LendingClub makes it easy to use its loans for a variety of purposes, from covering an emergency expense to completing home improvement projects. And if you’re planning to use your personal loan to consolidate debt, the company can save you a step by transferring some or all of your loan money directly to your creditor.
How to Apply for a LendingClub Personal Loan
Applying for a personal loan typically involves prequalifying for a rate, submitting a formal application and awaiting loan approval. Follow these steps to apply for a LendingClub personal loan:
- Check your rate. Like many online lenders, LendingClub lets prospective borrowers check available APRs before formally applying. To start the process, applicants provide their name, income, home address and contact information. This can be completed online and only involves a soft credit inquiry, so it won’t impact the applicant’s credit score.
- Choose an offer. The online tool then provides multiple loan offers with various loan amounts, interest rates, APRs, monthly payments and loan terms that can be adjusted by the customer. A prospective borrower can then choose the loan structure that fits her borrowing needs and budget.
- Confirm personal information. After choosing a loan offer, borrowers must provide their Social Security number (SSN) as well as income and employment information. Once verified, the applicant can agree to the lending disclosures and add relevant banking information. If any other information or documentation is necessary, LendingClub updates the applicant’s online dashboard.

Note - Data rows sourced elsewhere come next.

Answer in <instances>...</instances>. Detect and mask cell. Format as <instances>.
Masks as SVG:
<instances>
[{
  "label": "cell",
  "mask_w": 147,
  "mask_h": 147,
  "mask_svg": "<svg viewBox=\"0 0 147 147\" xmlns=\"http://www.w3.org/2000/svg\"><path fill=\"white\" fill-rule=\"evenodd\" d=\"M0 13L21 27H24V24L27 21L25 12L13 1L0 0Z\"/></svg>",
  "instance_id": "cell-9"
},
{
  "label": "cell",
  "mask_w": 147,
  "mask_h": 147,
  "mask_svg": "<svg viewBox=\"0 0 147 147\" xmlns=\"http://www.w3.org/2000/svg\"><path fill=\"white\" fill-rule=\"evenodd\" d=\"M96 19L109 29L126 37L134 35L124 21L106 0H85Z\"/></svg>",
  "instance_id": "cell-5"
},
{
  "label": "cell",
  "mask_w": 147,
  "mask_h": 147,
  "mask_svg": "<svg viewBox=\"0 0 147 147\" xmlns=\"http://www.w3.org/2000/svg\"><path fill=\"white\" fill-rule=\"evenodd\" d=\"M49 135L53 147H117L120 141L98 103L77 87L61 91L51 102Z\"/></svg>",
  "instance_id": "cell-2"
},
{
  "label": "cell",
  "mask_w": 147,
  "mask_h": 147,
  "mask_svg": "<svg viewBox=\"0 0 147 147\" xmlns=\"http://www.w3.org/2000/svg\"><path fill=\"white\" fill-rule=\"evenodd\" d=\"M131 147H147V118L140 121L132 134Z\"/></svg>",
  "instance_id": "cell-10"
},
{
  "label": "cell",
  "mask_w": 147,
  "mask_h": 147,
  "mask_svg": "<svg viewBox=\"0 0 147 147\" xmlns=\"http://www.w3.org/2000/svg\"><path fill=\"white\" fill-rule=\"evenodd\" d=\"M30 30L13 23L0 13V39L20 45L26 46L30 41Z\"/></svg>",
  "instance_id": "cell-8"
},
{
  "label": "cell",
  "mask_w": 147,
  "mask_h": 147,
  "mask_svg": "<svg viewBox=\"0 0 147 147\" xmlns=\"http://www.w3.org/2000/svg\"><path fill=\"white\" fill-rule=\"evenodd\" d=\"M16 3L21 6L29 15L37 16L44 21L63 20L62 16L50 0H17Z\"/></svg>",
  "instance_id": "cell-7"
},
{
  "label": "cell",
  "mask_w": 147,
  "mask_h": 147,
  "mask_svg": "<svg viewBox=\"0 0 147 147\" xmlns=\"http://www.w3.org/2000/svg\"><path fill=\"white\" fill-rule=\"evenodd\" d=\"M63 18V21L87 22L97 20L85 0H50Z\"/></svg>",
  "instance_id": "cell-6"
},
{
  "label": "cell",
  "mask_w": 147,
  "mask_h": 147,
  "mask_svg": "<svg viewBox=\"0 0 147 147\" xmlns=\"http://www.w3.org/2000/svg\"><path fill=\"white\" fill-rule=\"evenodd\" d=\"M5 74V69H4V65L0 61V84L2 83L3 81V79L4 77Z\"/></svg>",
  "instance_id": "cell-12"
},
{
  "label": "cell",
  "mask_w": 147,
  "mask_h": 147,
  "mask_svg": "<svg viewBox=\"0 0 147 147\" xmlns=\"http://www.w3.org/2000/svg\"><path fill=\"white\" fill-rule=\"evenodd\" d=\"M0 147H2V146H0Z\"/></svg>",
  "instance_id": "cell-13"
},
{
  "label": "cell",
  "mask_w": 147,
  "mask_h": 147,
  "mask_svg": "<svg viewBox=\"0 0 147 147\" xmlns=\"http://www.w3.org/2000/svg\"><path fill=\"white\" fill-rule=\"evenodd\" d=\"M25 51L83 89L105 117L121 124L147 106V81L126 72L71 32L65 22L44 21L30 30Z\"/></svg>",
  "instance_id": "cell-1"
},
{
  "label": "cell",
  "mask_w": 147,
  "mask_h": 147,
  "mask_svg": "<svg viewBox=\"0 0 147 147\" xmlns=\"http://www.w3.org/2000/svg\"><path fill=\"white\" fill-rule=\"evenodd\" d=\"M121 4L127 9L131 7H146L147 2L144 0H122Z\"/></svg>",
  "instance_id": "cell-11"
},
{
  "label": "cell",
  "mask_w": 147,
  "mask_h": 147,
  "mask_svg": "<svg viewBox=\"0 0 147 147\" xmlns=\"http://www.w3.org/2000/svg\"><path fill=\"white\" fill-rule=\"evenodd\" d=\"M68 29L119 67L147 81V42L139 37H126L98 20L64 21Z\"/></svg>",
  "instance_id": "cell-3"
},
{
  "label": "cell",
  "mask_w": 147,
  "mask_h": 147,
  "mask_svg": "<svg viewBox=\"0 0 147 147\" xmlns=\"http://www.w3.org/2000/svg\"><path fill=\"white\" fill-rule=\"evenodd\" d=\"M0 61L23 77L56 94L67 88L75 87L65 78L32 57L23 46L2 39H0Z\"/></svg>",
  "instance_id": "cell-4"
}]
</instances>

- Await confirmation and funds. Once a borrower’s application is complete and information verified, LendingClub looks for investors on its marketplace to finalize a funding match. LendingClub conducts a hard credit inquiry, and loan funds are sent directly to the borrower’s bank account within about five business days. Alternatively, funds may be sent directly to third-party creditors for debt consolidation purposes.

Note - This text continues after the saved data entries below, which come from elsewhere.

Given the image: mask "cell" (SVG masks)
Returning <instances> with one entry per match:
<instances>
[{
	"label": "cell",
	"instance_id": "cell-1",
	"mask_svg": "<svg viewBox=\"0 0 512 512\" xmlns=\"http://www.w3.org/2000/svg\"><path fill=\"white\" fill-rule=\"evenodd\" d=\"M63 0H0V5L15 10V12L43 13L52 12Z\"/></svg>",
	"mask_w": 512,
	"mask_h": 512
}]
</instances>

- Start making payments. The best way to make payments on a LendingClub loan is via autopay. However, payments also can be made by check, phone or wire transfer. An approved borrower’s first loan payment is due one month after the loan funds are issued.
Time to Receive Funds
It typically takes up to five business days for LendingClub borrowers to receive their loan funds. To expedite funding, LendingClub advises applicants to regularly review their application status and confirm all of the necessary documents are submitted.